- **PASSAGE**:

# Group Project Programming of Bioinformatics
## Group 1  20211
### Authors:
TAN WEN YIT (A18CS0259) <br>
LIM JIA YEE (A18CS) <br>
KAM SHWU CHIN (A18CS) <br>
<hr>

## Title: Application of Deep Learning in Diagnosis of HCC Through CT Scan Images
The application of Deep Learning is essential in solving current problems in the industries such as recommendation algorithm (e.g. YouTube Recommendation Algorithm), speech recognition, object recognition, gestures and etc. In this mini project, we would love to demonstrate the diagnosis of HCC using Convolutional Neural Network (CNN) by using **Keras** (Tensorflow as framework)
<hr>
<b>Make sure you have TensorFlow/TensorFlow for GPU, Keras, Numpy, Pandas, Skimage installed in your environment through Anaconda</b>

### 1. Import essential packages
**Keras** has packages to build up a CNN whereas **Numpy** is imported to manage with images.<br>
**Pandas** is imported to read dataframe of the list of the images we have prepared as well as their labels.<br>
**Skimage** is imported as well to read image in grayscale and normalize the value from 0 - 255 to 0 - 1.<br>

In [1]:
import numpy as np
import pandas as pd
from keras.utils import np_utils
from skimage import io
from keras.models import Sequential
from keras.layers import Dense, Flatten
from keras.layers import Convolution2D, MaxPooling2D

### 2. Import the images and labels using .csv file as guide
The metadata of the images are stored in .csv file.<br>
We need to fetch it by using **Pandas** package.<br>
Then, we will convert the dataframe into **numpy** array because we will use arrays as a references of the images we need to fetch.<br><br>

Images are read as grayscale images and all have equal size (512 x 512).<br>
The images are stored in 3D array (1 x 512 x 512), so when we stack up the array we will have (total_num_of_images x 512 x 512).<br>

In [2]:
# read .csv file
img_info_df = pd.read_csv('HCC_datasets_w_ohe.csv')

- **EXCERPTED DATA**:

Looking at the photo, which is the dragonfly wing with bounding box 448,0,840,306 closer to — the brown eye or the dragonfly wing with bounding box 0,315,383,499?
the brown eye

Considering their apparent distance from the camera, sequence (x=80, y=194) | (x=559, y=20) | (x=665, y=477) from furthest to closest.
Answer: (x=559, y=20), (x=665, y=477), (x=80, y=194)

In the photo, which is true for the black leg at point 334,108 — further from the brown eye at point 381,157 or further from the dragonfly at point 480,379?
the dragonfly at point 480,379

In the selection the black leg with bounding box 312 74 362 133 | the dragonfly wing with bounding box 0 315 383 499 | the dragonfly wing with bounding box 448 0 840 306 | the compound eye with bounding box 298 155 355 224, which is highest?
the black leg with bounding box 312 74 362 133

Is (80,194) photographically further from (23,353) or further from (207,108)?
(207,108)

- **AIM OF THE EXERCISE**:
Answer these questions from the HCC diagnosis text:
1. What framework is Keras used with in this project?
2. To what range does Skimage normalize the image values?
3. What size are all the images?

- **YOUR RESPONSE**:
1. TensorFlow
2. 0 to 1
3. 512 x 512